Extracted page text data
§ §
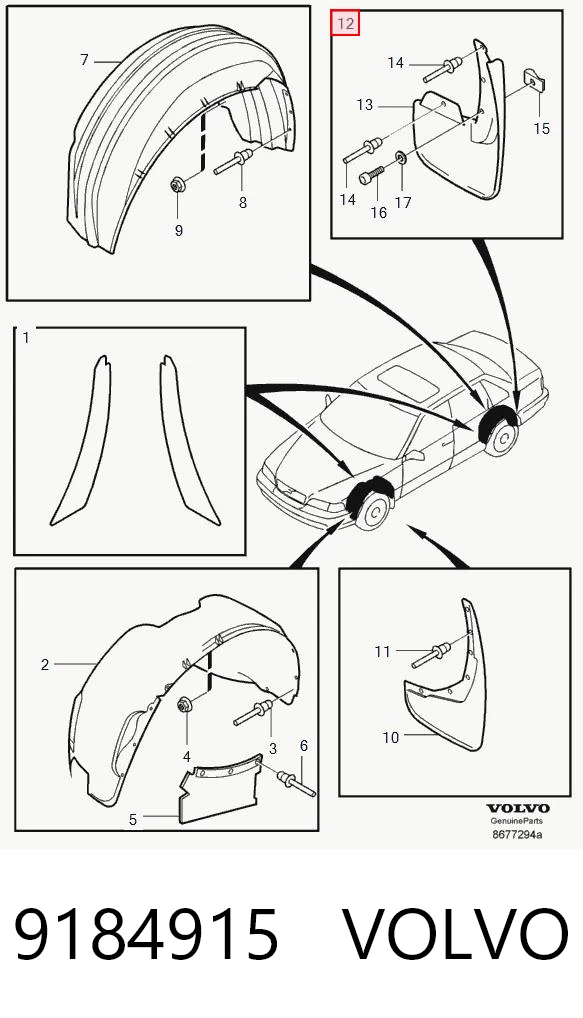 7
8
9
12
14
13
15
14
16
17
1
2
4
3
6
5
11
10
VOLVO
GenuineParts
8677294a

9184915 VOLVO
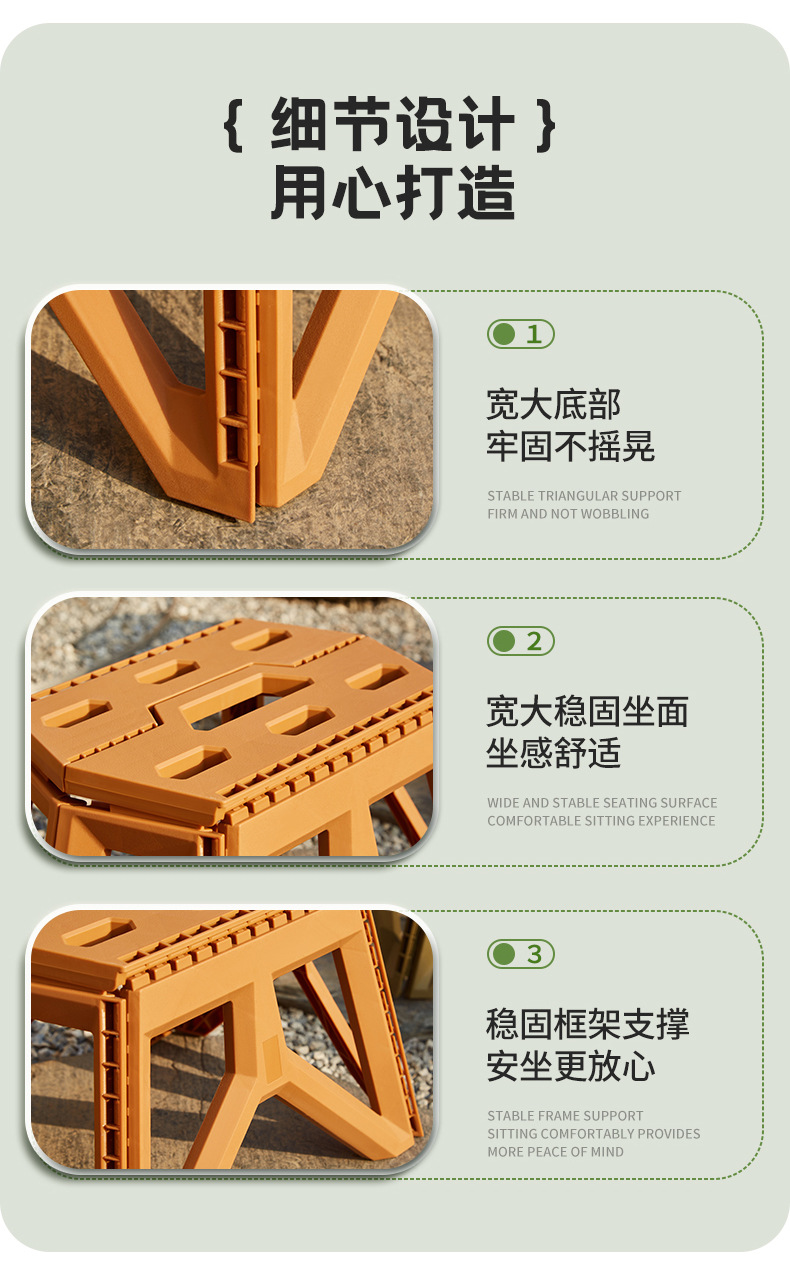 { 细节设计 }
用心打造

1

宽大底部
牢固不摇晃

STABLE TRIANGULAR SUPPORT
FIRM AND NOT WOBBLING

2

宽大稳固坐面
坐感舒适

WIDE AND STABLE SEATING SURFACE
COMFORTABLE SITTING EXPERIENCE

3

稳固框架支撑
安坐更放心

STABLE FRAME SUPPORT
SITTING COMFORTABLY PROVIDES
MORE PEACE OF MIND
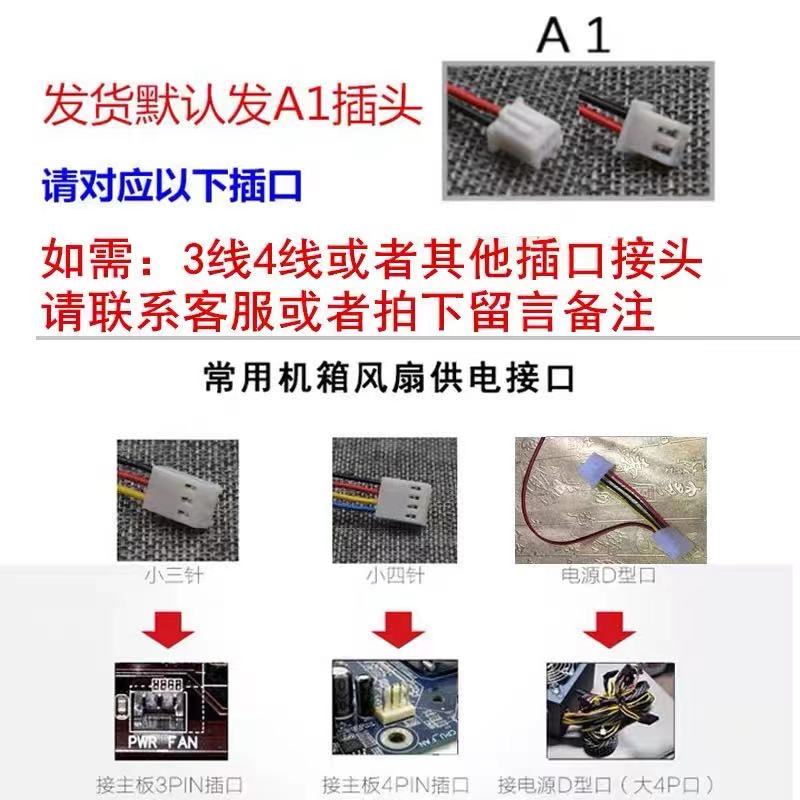 A 1

发货默认发A1插头

请对应以下插口

如需：3线4线或者其他插口接头
请联系客服或者拍下留言备注

常用机箱风扇供电接口

小三针

小四针

电源D型口

PWR FAN

接主板3PIN插口

接主板4PIN插口

接电源D型口（大4P口）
§ §
YOUR TASK: Search the records above for "SITTING" and copy every line that has it.

WRITTEN SOLUTION:
COMFORTABLE SITTING EXPERIENCE
SITTING COMFORTABLY PROVIDES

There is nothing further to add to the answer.